À quelques jours de la clôture du mercato estival 2025, l’Olympique de Marseille navigue entre tensions internes et offensives ambitieuses sur le marché anglais. Le club phocéen doit gérer le cas Rabiot, en délicatesse avec le groupe, tout en visant deux renforts majeurs : Oleksandr Zinchenko et Kobbie Mainoo. Analyse complète d’une fin d’été bouillante sur la Canebière.
Rabiot dans la tourmente : De Zerbi fixe les limites
Arrivé libre l’hiver dernier à Marseille, Adrien Rabiot ne s’est toujours pas totalement imposé comme un cadre indiscutable. Pire, le récent accrochage avec l’équipe à la suite du match contre Rennes a sérieusement terni son image à la Commanderie.
En conférence de presse, Roberto De Zerbi a clarifié sa position : « Rabiot, je lui ai conseillé d’aller voir le club, de s’excuser pour le geste qu’il a fait à Rennes […] Ce ne sont que des conseils. Je n’ai rien poussé pour mettre des personnes l’une contre l’autre. » (source : Conférence de presse OM, 21 août 2025).
Le message est limpide : le comportement du joueur ne sera plus toléré, et le technicien italien recentre la responsabilité sur l’ex-Parisien et son entourage. De Zerbi renvoie désormais la balle au club, qui devra trancher entre une mise à l’écart ou une résiliation anticipée du contrat.

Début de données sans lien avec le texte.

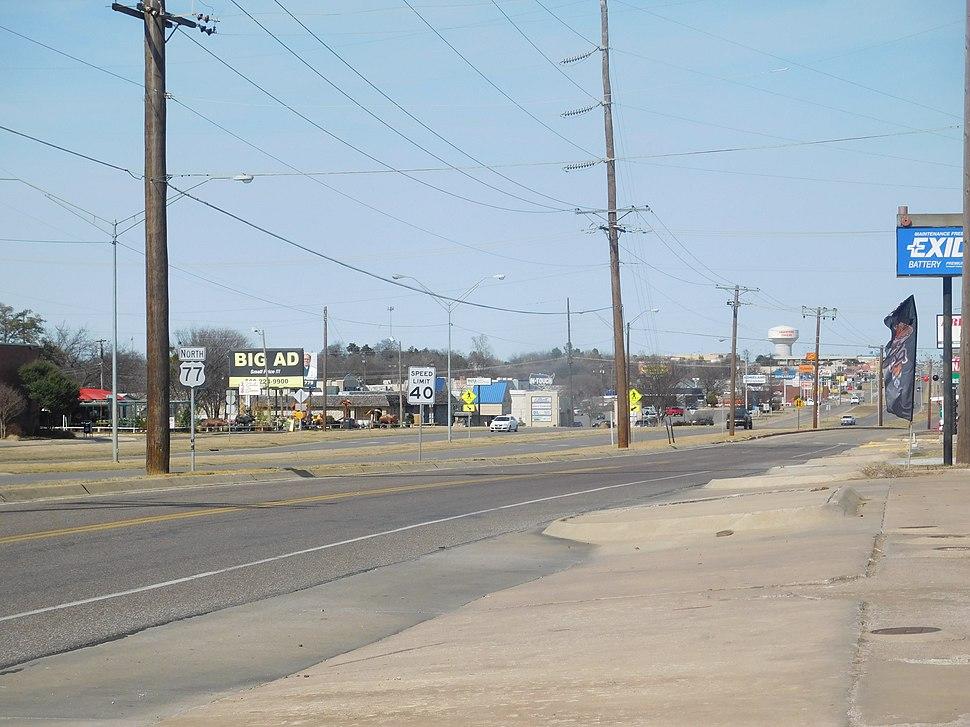 US 77 in Ardmore OK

Un choix lourd de sens, notamment à l’aube d’une saison où l’OM ambitionne de retrouver une place sur le podium de Ligue 1 et de performer en Ligue Europa.
Mercato OM : Zinchenko et Mainoo, deux cibles ambitieuses en Premier League
Si la situation de Rabiot agite la presse, elle n’empêche pas la direction marseillaise de multiplier les pistes sur le marché anglais. L’objectif : muscler l’effectif pour permettre à De Zerbi d’imprimer sa patte, au moment où la course au titre, notamment face au PSG, s’annonce plus serrée que jamais.
Premier nom sur les tablettes : Oleksandr Zinchenko. Le latéral d’Arsenal, capable d’évoluer aussi au milieu, est vu comme un renfort polyvalent et expérimenté. Son vécu en Ligue des Champions avec les Gunners – et auparavant avec Manchester City – fait de lui un profil rare, idéal pour stabiliser le couloir gauche et soutenir Nuno Tavares, parfois fébrile défensivement.
Mais plusieurs obstacles ralentissent le deal. Zinchenko touche un salaire estimé à plus de 5M€ par an, bien au-dessus des standards olympiens. De plus, les tensions géopolitiques en Ukraine impactent l’agenda du joueur et les négociations avec son entourage (source : The Athletic, 20 août 2025).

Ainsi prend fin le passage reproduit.